Renko charts – trading based on volatility
In this article I would like to present Renko charts, which are quite different from what almost every beginner learns. Most common chart types are candlestick and bar charts. Also line and solid charts are quite easy to find in various platforms and data sources. But when it comes to other types of charts, many traders have no idea what else is there. Most beginners, if not all of them, learn candlestick charts and very often basics of Price Action and Technical Analysis. They are getting used to wicks, bodies, different ranges, positions and meaning of traditional candles invented in Japan. Actually, Renko charts have been introduced first in Japan too, but never became so popular.

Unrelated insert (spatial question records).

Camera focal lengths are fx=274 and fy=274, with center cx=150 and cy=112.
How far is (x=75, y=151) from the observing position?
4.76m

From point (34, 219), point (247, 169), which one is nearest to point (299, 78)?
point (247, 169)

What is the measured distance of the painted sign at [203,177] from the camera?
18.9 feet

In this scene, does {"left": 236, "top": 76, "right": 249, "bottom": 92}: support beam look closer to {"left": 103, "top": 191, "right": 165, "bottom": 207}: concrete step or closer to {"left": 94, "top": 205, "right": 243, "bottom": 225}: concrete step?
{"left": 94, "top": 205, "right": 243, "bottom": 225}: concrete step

First very important fact which may confuse you is that Renko chart basically does not use time as a factor. Each box is equal in terms of height and width, and the most important thing is fixed pips range from Open. There is also possibility to display boxes in terms of High/Low range, depending on settings. So, one box opens immediately after previous is closed, and closes after certain number of pips is passed. Therefore, depending on current volatility, one box may be formed in couple minutes, couple hours or just in a blink of an eye when important data is released.

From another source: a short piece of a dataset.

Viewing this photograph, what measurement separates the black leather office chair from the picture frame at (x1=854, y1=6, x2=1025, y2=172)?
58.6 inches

If you set box value to 5 pips, then each box will be exactly 5 pips high and it doesn't matter if it’s during night hours or in the middle of the 'overlap'. Therefore two different days or sessions may have different number of bricks because of differences in volatility. Calm day, like holiday Monday on Forex, may have only couple boxes, while first Friday when Non-Farm Payrolls is released, may have dozen or more.
Identifying technical patterns never been easier
Renko chart is different from candle/bar chart mainly because of no time but also no wicks. This type of chart has no wicks at all (in standard version) and shows price movement only if it exceeds certain range, however there is a good reason for that. Displaying only meaningful movements allows you to filter all the noise out, therefore you are able to react only when market shows signs of picking specific direction. Wiping most of the noise out makes it easier to tell what trend is prevailing and where key technical levels are placed.
Many sources state that Technical Analysis and swing patterns apply to Renko charts as well as to common chart.
Some traders use technical indicators like Moving Average with Renko to confirm trend or reversal.
Trading with Renko chart has some specific advantage comparing to traditional OHLC charts, and that is predictability. It doesn’t mean that it is easier to tell whether price go up or down, but you will be able to tell when and what signal may occur. In case of candlesticks or bars you cannot be sure whether candle/bar will be bullish or bearish until it’s closed. In case of Renko you have strict conditions that have to be met to induce certain change. On the screenshot below you can see position placed 31 pips above last brick's closing point - to trigger the trade price would need to add 2 upward boxes to our chart creating pretty common reversal pattern. Our Stop Loss is 21 pips lower because two red bricks, if they came next, would scratch our plan.
Certain con of such chart style is that you cannot see price movement. You do not see dynamics and counter-movments smaller than predefined value.
How to set Renko value?
Some traders recommend to use Average True Range indicator to determine what Renko value is valid at certain point in time. It sounds like good idea, but remains unclear how often should we update bricks' values and how would it affect our system's performance. Also it would decrease meaning of volatility factor on which Renko chart us based.
Of course you have to base somehow on instrument's volatility whether it's stock index, FX pair or commodity futures. But then it seems not good to change brick value too often, but it would be better to fit it to trading system and time horizon. Obviously, Renko chart does not contain time factor, but still price movement needs time. So if you like to trade fast, you could consider 3 pips/points Renko, for intraday 5 pips also seem legit. For swing traders 5 or even 10 would be good. Looking for good box value, you need to consider the fact, that too low value will show minor swings (too much noise), but when you set value too high, then some major swings may look as a minor ones. Therefore, finding 'golden mean' looks like good idea.
Nonetheless, Renko chart type seems fascinating and require lot of research before trader might use it properly. If you believe that volatility is the key part of trading, then you will find this tool interesting for sure.